The celebrated artist Brian Washington is a name that most Americans need to know. Former President Clinton has called his artwork “masterful,” “remarkable,” “epic” and “a powerful and moving vision of America's struggle for equal rights.”
When the formidable former attorney left his job to be a full-time artist, he had one goal in mind—to document the historical Civil Rights movement in the U.S. as a form of freedom, justice and equality through the visual medium. "Art lasts forever and tells the story of our struggle in a way that is educational and inspirational," says the Cincinnati-native and internationally known self-taught artist who first thought of the idea as an undergrad at Duke University. "We've made a lot of progress because ordinary people did extraordinary things. But the struggle is not over. The problems we fought for in the past are still occurring today. We can’t thoroughly chart our future without an understanding of our past."
His latest exhibition The Continual Struggle: The American Movement and the Seeds of Social Change is a striking, vivid collection of 25 charcoal drawings—with themed images ranging from sharecropping and police violence to voter registration and freedom rides—took 13 years to complete. Drawn only in black and white, the original pieces, carefully researched from original photographs and archival television footage, take on a lifelike grandeur with many pieces exceeding 6 feet.
The celebrated collection is now touring at presidential libraries and museums around the country. Twenty five of the visual works are now on display at The George W. Bush Presidential Center in Dallas until March 27. The exhibit uses art as a way of powerfully recalling the beginnings of the public protests against injustice and inequality.
How did this award-winning artist who used to sell Ninja Turtle drawings for 50 cents in fifth grade become a celebrated painter depicting one of America’s most dehumanizing periods? EBONY sat down with Washington and discussed with him his greater ambition and vision.
EBONY: Why has it been important for you not to focus on selling your original pieces?
Brian Washington: The purpose from the beginning was to tell the story of the country’s continual struggle [against racism and for Civil Rights]. It still exists. Attacking that issue and raising awareness through art is a very positive step forward. Art lasts forever and will always be relevant. And keeping the original paintings together as a collection is a way for the visual narrative to survive.

▸ **Data section**
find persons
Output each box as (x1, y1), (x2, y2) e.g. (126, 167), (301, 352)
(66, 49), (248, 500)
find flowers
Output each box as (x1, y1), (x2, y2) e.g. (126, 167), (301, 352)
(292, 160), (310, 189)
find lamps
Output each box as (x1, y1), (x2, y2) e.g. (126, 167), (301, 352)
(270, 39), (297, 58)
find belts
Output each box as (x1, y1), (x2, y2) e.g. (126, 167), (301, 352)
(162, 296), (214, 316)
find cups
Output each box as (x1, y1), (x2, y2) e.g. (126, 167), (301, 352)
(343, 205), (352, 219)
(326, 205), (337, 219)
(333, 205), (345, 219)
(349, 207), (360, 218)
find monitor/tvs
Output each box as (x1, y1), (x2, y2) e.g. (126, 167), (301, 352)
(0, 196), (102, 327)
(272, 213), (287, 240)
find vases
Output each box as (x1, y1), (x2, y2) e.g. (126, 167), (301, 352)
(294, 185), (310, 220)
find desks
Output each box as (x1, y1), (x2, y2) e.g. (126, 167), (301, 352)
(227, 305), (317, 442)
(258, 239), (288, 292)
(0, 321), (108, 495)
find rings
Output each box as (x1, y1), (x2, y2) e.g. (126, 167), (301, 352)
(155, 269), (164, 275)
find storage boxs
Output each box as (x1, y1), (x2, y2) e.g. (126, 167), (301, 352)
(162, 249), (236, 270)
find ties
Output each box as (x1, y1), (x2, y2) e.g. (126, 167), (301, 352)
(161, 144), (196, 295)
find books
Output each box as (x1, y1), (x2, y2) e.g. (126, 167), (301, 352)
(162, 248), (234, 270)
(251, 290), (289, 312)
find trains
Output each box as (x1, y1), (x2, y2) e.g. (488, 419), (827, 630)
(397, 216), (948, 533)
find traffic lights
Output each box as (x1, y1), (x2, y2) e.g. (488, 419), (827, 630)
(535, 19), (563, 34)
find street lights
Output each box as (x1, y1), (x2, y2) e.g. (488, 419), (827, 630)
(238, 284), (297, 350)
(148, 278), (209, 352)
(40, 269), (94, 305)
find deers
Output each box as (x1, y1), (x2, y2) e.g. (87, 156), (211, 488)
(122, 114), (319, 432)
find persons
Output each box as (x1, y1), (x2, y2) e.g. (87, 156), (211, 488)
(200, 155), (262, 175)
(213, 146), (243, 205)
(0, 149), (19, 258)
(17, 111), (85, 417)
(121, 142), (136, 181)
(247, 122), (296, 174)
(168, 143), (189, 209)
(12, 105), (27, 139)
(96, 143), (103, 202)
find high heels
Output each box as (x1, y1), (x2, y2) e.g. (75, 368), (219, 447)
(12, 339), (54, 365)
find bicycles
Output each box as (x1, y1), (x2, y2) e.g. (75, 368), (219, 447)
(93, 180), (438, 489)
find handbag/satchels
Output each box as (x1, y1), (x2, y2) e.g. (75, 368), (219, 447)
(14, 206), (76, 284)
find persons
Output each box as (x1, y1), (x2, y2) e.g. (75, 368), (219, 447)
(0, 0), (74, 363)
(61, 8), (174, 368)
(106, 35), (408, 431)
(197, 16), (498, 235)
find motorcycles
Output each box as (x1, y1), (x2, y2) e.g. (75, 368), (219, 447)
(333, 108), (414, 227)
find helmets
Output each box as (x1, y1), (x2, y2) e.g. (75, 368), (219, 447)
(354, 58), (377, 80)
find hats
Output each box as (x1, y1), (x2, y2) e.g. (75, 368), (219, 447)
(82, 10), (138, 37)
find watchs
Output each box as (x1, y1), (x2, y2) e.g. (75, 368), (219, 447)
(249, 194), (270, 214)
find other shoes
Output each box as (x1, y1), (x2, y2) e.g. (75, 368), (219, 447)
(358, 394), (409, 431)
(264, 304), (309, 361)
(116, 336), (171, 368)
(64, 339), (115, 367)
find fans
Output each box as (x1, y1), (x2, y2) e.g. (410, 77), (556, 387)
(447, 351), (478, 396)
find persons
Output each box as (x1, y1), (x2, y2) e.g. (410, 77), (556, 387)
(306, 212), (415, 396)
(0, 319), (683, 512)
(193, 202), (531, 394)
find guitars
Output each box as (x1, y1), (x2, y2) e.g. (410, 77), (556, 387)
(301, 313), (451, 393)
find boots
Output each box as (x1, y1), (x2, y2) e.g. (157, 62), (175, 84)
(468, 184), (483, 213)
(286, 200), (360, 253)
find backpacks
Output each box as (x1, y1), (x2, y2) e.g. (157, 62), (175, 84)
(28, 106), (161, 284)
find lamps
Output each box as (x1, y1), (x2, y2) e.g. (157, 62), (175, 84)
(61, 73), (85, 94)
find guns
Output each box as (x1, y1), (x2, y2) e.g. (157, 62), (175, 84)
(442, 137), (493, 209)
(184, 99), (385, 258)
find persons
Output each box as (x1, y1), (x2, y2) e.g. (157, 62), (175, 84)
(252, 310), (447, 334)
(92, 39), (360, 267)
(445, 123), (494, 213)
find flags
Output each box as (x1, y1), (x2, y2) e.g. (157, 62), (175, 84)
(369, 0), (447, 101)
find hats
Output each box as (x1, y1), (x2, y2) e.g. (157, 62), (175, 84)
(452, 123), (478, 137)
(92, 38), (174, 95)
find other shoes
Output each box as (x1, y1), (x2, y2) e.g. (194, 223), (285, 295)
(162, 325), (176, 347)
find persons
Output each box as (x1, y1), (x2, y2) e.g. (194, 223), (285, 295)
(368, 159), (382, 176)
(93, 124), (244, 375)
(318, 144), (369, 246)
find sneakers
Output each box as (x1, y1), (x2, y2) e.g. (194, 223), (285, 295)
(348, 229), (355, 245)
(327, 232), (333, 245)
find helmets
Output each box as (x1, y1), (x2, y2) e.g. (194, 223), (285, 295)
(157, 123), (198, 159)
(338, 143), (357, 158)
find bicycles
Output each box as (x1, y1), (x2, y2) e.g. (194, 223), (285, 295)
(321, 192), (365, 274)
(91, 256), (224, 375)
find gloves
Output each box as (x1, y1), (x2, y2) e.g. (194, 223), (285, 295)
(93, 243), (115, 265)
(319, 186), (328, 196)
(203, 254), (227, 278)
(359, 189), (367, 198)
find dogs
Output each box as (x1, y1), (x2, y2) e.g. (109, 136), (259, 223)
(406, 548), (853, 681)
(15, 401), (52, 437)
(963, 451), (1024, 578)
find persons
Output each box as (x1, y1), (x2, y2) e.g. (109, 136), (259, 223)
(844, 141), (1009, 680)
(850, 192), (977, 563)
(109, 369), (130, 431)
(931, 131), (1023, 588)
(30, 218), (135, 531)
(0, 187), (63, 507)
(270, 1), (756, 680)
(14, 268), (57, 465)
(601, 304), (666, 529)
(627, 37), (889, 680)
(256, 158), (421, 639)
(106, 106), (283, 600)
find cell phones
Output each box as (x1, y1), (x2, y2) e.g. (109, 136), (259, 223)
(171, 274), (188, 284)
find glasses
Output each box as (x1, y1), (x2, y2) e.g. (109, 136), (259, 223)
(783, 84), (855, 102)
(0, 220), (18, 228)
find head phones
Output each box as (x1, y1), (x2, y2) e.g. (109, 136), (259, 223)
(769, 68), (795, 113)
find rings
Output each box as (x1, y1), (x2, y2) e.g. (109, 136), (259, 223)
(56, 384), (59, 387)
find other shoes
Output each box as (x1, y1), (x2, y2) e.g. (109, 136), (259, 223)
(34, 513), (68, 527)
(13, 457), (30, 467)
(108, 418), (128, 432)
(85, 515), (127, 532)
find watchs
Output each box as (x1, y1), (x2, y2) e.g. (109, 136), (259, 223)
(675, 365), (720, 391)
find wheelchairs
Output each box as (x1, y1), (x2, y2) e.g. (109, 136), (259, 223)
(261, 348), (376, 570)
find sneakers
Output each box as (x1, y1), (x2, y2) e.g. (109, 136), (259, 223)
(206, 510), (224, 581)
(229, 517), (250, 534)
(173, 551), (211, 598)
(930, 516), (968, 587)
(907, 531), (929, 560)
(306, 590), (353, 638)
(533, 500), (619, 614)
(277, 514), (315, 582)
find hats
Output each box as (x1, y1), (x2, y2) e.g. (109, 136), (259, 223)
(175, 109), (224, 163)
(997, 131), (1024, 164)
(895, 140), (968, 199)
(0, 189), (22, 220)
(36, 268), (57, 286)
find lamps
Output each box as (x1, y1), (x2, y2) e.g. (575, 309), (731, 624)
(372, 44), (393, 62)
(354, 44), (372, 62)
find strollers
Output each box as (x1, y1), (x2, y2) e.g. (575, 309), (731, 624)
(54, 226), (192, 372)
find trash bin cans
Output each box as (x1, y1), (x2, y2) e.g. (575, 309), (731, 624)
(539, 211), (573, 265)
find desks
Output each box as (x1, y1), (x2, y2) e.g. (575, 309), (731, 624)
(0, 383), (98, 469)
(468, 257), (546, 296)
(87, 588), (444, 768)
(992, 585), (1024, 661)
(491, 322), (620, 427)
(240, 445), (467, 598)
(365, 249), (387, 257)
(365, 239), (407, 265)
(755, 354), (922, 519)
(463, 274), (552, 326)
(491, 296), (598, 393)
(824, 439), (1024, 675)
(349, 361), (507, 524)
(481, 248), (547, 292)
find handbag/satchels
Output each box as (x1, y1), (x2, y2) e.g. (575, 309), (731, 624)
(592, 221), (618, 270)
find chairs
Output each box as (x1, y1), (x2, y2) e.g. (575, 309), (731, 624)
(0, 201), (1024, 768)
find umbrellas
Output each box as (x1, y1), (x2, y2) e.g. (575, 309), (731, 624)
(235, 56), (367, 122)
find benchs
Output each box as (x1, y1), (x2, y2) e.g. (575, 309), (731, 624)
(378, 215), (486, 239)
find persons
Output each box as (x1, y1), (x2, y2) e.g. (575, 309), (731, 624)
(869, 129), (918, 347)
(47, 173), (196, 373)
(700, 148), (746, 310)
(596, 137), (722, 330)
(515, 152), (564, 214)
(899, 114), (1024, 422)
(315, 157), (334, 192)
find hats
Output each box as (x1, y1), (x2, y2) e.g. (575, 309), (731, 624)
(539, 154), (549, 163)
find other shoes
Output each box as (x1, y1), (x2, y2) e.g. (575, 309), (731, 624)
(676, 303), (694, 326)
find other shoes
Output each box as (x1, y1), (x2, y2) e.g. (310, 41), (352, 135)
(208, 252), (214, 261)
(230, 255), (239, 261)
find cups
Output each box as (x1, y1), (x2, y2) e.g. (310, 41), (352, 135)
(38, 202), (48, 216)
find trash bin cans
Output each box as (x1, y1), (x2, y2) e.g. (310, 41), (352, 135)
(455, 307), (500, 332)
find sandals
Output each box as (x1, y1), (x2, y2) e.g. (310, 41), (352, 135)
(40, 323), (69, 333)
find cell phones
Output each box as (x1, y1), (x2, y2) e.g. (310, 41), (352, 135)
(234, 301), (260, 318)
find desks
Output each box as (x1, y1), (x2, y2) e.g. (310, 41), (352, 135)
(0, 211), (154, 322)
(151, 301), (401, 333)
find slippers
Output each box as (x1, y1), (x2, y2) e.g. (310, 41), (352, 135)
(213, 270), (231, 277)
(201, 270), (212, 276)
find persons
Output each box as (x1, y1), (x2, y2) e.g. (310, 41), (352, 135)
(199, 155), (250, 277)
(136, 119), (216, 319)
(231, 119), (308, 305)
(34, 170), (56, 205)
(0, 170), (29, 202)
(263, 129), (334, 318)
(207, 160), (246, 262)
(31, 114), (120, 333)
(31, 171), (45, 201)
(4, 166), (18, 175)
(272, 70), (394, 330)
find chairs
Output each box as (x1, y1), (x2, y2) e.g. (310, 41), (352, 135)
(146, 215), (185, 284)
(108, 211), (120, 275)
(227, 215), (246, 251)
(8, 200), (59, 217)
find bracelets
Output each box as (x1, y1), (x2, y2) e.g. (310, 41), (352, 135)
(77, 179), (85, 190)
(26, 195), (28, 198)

▸ **Required work**
a: Revise everything from "How did this" down to "your original pieces?" in the article on Brian Washington, putting "Superman" in place of "Ninja Turtle".
b: Pick up the article on Brian Washington after its final sentence and carry it forward.

▸ **Per-task answers**
a:
How did this award-winning artist who used to sell Superman drawings for 50 cents in fifth grade become a celebrated painter depicting one of America’s most dehumanizing periods? EBONY sat down with Washington and discussed with him his greater ambition and vision.
EBONY: Why has it been important for you not to focus on selling your original pieces?

b:
Black people have always said the struggle still exists today, but no one believed us.
Absolutely! My recent collection is called The Continual Struggle for that reason. I have heard the term the struggle continues obviously and while it denotes the same thing, the continual struggle is more of a now thing; whereas, the struggle continues refers to an activity or an event. Using the words a continual struggle is more of an adept description of the condition behind the fight for civil rights is still a real thing. It is still relevant all of the time in everything we do.
Your illustrations capture various periods in the ongoing struggle for equality in America, from sharecropping, Jim Crow, Selma’s "Bloody Sunday" to the role of the Black church—the collection didn’t stop at three or even 10.
It was important for me to tell the story in a complete manner so that it will always be relevant.
The ghost-like nature of the people in your paintings makes you want to ask who are these people? Are they real people?
I went to the Library of Congress to see the prints and photographs of the Civil Rights era. There are literally thousands and thousands of images. I tried to soak in the mood. That was the most important thing because I wanted to be as authentic as possible. The haunting element is real! It's supposed to be kind of a warning shot or a foreshadowing that these times of struggles were going to continue. Nothing was easy by sticking in the storm. They were brave heroes. That’s what really came to me when I started making these works was that it was common people who did extraordinary things to give the movement weight. My parents were in Birmingham, Alabama at the time of the Civil Rights movement. My dad went to segregated schools until his junior year of high school. That’s like my life. And my life would be the same. My parents were born and raised in the deep south during the Civil Rights movement in the 50s and 60s. My mom and dad both attended segregated high schools until their junior year. That’s been the backdrop of my life. And that’s why I call it the continual struggle because we must continue to make progress. My parents are examples of progress—my mother is a registered nurse, and my father was a corporate executive. Our philosophy is that we continue to educate ourselves through all generations.
And that’s why I call it the continual struggle and the seeds of social change. People have forgetten or think it doesn’t apply to them—but it absolutely does, especially from the many protests that we've recently seen in the media.
You were a public policy major in college—not history or liberal arts. What or who opened your eyes to history in such a way to compel you to creatively document it?
A class at Duke called Administration of Justice. That was the class that helped me put my head on.
In what way?
The professor was basically reporting on experiments and studies of African Americans under the intensely punitive and racialized system. It was sad to see but kept me thinking why are we seeing these statistics. But it also really inspired me because it showed what the real issues of civil rights have been and continue to be.
You painted the first 13 at Duke and then ….
I actually painted five by the end of my senior year and stayed on campus in my apartment the summer after graduation to finish the other eight. That first edition of the collection was acquired by the Smithsonian-affiliated National Underground Railroad Freedom Center in Cincinnati.
Why did you continue painting in law school? You already made your mark as an artist at a very young age.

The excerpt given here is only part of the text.